You can't judge a manager based on a few individual games or else you'll find faults with every manager. City losing 3 in 4 over Christmas was because Pep can't handle pressure? Nobody could argue his squad wasn't good enough after all. I watched the Spurs - Wolves game and Spurs looked out on their feet in the 2nd half of that game. I can't say I recall the Utd game specifically but generally speaking, Kane looked clearly unfit/shattered in the 2nd half of last season. Had Spurs dropped a few more points earlier in the season and been 9-10 points behind Liverpool going into the Wolves game rather than 6 then Poch is still being praised for the job he's done and nobody is batting an eyelid at the fact Spurs lose that game because there wouldn't have been talk of a title challenge. It would be the same had Spurs lost in an earlier round of the FA Cup rather than the semi's. Spurs don't and haven't had the squad to win the PL (excluding a freak season like Leicesters) nor do they have the squad to expect them to win Cup competitions ahead of Utd, City or whoever.

I'm sorry but you're going to have to come up with a hell of a lot more than not being Juve, Utd and failing to win the League when Leicester won it to properly justify you claim that he can't handle the pressure because I'm certain that I could find as many examples for every other manager around.

But I presume your other managers either have examples of when they can handle pressure or aren't being linked with one of the most high pressure jobs in the game?

Pochettino has this issue IMO until he can demonstrate than he can get a team over the line from a winning position. The season when Leicester won the title was a whole season so there are plenty of examples there if you want. Are we saying Leicester had a better squad and more resources? Other examples will be a handful of games because semi finals, title run-ins and CL knock out stages ARE just a handful of games and top managers will be judged on how they perform in these type of matches.

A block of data
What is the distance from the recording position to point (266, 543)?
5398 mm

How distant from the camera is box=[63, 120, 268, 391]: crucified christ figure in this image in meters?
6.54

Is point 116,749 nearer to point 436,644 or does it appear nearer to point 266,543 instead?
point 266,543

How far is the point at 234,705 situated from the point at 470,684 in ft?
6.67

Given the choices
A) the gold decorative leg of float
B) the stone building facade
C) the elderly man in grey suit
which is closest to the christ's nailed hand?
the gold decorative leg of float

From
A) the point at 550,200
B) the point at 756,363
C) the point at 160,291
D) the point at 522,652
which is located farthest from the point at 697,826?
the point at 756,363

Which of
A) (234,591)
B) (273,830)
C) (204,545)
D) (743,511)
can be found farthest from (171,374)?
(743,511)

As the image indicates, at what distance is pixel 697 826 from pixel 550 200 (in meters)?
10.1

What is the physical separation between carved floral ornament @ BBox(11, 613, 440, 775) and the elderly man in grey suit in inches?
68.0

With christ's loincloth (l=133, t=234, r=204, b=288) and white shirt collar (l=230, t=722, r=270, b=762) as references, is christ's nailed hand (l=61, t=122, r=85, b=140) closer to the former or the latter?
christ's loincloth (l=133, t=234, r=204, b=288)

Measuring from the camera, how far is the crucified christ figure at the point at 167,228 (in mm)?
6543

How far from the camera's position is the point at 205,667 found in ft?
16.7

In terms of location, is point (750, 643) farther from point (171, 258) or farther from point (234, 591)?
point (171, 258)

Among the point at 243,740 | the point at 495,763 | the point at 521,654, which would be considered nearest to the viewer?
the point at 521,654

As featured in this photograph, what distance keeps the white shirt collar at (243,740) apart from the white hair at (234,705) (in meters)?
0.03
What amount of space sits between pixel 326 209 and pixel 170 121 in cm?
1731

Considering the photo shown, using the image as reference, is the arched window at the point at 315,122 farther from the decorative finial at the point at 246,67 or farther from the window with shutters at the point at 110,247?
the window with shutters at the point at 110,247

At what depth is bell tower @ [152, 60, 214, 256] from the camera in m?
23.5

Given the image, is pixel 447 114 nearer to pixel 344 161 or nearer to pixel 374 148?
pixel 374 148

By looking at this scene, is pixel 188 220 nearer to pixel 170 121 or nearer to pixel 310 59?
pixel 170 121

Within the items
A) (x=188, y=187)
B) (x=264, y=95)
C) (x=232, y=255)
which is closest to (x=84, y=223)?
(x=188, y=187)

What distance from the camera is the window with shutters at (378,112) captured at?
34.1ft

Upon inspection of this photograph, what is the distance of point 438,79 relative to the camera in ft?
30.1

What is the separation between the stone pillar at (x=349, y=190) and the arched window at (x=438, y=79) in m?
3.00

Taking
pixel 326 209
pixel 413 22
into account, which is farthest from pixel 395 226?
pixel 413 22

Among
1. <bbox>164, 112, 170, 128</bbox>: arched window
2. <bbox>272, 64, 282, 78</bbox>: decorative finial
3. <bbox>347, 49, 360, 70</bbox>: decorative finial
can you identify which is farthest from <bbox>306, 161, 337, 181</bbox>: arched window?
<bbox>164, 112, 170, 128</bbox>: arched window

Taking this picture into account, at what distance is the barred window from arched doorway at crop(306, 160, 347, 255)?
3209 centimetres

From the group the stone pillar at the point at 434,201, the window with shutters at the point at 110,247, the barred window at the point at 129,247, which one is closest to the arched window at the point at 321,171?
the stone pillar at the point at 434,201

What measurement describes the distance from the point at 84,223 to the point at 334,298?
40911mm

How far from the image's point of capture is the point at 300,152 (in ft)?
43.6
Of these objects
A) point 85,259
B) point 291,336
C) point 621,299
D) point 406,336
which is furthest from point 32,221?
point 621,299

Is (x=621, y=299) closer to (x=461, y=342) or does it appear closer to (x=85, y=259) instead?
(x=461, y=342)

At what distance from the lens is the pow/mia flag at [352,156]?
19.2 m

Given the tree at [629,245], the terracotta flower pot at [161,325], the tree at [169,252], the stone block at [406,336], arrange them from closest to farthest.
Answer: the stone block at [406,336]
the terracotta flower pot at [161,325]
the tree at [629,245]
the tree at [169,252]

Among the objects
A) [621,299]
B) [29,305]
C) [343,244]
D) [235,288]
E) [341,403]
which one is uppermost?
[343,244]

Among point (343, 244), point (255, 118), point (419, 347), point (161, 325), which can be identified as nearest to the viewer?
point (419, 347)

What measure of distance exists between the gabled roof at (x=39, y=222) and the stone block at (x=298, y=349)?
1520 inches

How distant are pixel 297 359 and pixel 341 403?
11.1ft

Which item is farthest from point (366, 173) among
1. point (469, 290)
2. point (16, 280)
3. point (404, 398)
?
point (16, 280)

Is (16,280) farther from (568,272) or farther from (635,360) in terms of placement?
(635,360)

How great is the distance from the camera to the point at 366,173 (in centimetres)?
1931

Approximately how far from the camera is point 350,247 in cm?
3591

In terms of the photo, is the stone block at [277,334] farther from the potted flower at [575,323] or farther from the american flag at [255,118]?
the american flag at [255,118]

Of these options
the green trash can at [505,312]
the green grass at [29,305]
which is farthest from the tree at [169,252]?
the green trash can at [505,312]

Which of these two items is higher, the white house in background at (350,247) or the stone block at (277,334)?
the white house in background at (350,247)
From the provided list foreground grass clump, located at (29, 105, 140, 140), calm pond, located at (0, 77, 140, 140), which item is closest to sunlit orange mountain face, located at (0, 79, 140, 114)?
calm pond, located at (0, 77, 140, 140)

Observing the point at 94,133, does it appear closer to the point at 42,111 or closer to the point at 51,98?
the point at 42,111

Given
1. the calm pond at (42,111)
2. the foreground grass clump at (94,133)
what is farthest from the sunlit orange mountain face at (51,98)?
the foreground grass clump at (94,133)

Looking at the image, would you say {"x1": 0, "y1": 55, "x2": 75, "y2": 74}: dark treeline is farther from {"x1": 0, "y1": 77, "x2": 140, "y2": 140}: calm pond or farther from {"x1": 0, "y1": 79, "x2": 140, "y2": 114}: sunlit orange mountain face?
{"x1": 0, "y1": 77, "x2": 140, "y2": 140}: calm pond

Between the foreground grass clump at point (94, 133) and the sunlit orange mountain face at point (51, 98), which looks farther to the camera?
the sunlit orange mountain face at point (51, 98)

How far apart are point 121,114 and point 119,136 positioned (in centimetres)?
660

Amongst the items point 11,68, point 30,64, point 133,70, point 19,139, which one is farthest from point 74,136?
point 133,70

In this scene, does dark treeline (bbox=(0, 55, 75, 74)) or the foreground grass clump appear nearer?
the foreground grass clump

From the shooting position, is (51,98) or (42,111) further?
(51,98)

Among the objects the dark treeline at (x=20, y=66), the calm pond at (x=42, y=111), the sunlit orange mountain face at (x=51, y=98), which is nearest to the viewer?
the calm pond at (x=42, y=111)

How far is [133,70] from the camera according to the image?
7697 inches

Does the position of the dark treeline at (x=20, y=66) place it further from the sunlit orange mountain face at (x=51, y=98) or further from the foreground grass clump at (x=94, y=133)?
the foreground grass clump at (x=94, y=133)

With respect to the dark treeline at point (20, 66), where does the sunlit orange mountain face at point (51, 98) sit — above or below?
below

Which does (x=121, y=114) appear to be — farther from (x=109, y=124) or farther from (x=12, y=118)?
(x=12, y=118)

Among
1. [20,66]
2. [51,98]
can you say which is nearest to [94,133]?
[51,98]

---

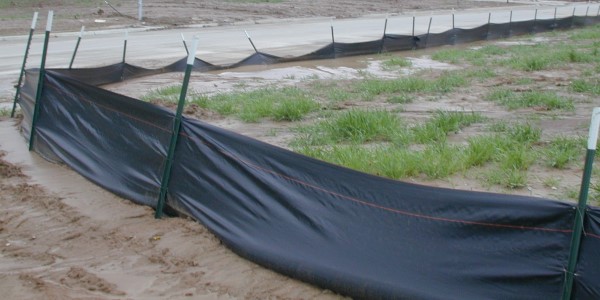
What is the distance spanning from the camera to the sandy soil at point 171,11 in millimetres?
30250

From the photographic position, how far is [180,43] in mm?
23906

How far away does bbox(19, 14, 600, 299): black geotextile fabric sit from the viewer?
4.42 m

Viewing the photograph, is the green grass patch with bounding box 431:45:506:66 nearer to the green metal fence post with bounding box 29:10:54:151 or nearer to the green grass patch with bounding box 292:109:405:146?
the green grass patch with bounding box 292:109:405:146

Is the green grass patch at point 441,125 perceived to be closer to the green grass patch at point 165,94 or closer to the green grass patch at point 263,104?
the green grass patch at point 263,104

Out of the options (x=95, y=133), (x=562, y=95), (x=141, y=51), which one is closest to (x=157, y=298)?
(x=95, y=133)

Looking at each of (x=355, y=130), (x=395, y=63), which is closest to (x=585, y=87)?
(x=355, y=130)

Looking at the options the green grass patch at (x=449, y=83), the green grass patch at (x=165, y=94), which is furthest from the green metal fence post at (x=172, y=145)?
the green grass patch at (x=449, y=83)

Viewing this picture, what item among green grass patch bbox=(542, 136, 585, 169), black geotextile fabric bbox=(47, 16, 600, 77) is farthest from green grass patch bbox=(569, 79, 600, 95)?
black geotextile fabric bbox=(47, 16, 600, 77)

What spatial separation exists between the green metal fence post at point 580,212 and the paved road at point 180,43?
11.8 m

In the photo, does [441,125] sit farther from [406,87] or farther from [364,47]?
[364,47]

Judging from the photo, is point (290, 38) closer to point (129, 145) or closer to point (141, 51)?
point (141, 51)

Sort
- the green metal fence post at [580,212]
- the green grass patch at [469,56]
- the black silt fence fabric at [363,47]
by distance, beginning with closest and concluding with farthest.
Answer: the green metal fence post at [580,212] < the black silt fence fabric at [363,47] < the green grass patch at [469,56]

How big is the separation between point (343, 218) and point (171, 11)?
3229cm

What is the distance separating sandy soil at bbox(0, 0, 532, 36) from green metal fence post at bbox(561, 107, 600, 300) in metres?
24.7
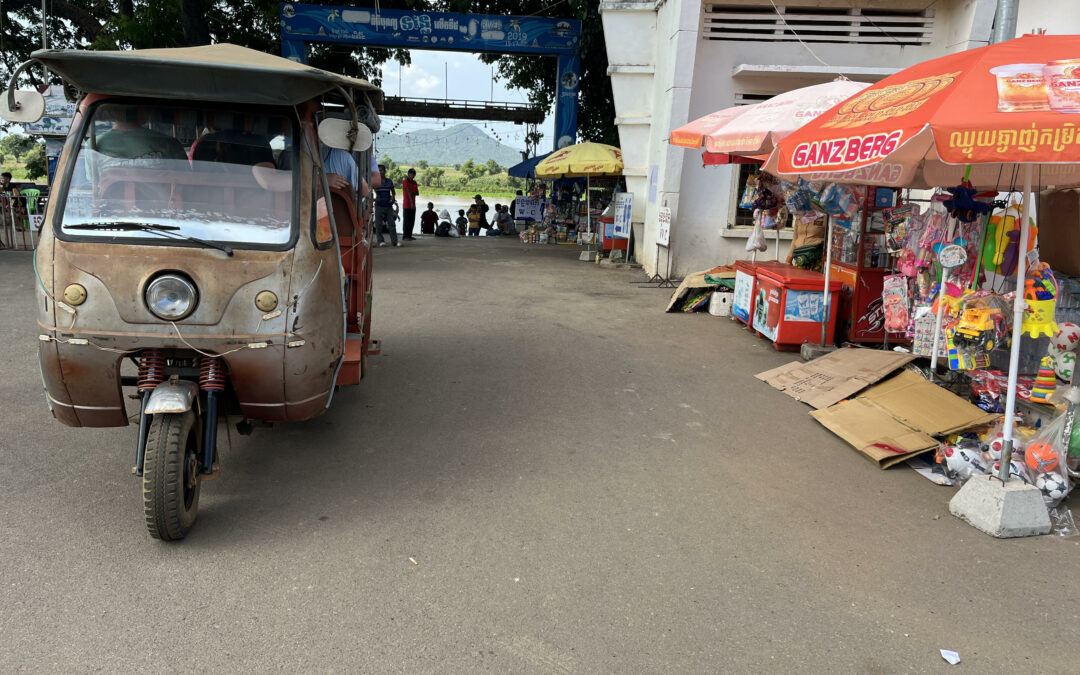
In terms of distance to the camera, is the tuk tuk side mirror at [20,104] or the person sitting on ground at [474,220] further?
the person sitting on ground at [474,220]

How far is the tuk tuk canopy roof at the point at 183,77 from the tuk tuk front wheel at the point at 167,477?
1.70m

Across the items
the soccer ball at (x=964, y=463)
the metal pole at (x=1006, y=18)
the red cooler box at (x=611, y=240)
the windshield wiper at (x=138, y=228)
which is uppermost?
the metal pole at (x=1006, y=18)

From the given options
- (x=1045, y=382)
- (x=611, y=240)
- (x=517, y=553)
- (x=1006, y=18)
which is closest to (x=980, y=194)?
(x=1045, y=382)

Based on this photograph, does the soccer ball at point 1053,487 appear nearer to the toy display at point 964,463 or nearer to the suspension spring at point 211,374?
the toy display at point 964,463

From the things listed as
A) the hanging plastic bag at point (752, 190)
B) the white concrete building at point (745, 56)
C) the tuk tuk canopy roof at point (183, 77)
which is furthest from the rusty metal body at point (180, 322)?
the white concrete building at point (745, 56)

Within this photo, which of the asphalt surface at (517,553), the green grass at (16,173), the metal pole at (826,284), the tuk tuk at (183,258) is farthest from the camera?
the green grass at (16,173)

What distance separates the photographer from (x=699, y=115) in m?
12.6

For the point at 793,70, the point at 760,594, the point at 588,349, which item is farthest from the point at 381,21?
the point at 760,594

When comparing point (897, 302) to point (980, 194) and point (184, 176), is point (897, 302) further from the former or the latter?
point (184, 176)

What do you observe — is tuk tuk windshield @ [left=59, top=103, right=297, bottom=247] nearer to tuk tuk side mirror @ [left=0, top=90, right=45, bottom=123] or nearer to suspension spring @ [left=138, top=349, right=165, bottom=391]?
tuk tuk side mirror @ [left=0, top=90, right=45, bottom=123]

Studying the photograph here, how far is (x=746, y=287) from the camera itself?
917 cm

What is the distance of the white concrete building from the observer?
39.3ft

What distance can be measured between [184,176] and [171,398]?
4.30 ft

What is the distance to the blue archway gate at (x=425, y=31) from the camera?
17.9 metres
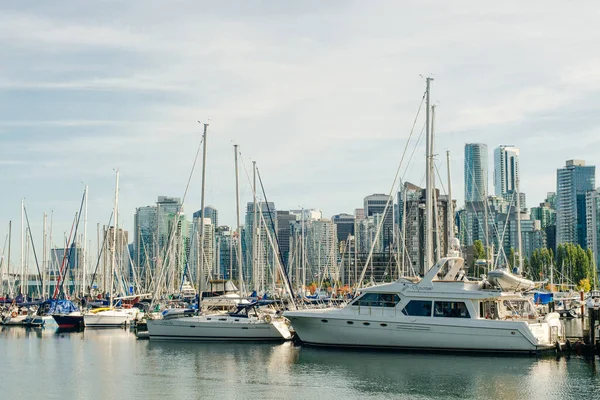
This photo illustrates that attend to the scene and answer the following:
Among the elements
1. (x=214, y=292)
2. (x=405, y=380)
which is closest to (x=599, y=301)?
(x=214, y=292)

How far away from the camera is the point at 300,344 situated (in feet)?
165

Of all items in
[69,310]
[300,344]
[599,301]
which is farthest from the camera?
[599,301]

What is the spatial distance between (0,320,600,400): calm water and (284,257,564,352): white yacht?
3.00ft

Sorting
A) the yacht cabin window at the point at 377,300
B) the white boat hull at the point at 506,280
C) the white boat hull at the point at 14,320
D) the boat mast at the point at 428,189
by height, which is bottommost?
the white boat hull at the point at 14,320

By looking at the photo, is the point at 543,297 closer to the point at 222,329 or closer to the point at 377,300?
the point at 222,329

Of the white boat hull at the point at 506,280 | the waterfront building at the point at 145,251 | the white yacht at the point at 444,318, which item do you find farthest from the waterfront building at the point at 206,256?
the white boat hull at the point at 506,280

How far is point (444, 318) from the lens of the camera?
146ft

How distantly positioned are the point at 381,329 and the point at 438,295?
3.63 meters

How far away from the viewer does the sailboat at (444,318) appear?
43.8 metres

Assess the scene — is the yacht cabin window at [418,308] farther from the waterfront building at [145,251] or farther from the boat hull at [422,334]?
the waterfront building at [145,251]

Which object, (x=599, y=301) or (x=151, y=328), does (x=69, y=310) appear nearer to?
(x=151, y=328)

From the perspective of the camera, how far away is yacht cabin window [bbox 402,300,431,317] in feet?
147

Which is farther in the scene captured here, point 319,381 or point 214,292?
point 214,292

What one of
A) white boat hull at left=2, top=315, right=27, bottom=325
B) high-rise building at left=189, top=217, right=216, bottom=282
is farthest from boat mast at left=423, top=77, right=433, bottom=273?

* * *

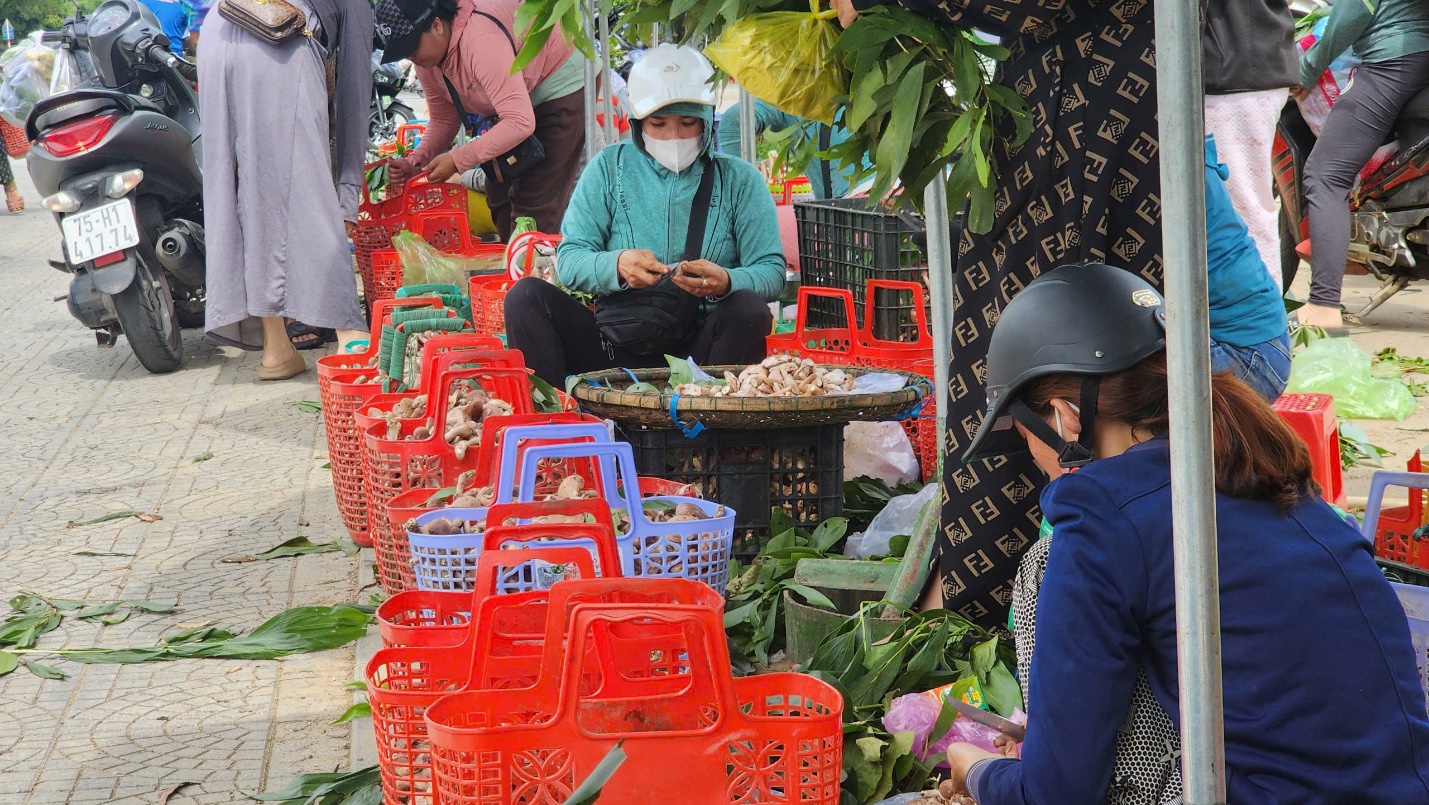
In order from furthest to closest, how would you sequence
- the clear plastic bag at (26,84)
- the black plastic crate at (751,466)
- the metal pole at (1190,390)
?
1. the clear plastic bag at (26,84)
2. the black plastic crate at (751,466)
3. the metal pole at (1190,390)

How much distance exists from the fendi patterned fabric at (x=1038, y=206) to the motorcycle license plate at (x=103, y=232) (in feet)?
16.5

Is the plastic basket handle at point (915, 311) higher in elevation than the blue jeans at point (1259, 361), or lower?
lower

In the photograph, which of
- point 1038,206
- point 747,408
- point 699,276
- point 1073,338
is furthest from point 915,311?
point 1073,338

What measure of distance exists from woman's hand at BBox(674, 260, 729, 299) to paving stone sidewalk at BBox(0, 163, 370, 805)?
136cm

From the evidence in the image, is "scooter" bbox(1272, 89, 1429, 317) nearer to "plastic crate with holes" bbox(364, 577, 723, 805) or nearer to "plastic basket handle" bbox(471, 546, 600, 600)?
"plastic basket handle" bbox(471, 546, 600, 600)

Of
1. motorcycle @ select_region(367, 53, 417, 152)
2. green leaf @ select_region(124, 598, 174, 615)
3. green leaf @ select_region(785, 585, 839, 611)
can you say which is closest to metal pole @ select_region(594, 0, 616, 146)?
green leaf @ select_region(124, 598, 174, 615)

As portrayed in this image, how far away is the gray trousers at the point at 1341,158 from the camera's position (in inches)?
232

#### Short exercise
Transcribe the part of the football manager discussion above starting at "I'm sorry but" and ending at "in the game?".

#### Solution
I'm sorry but you're going to have to come up with a hell of a lot more than not being Juve, Utd and failing to win the League when Leicester won it to properly justify you claim that he can't handle the pressure because I'm certain that I could find as many examples for every other manager around.

But I presume your other managers either have examples of when they can handle pressure or aren't being linked with one of the most high pressure jobs in the game?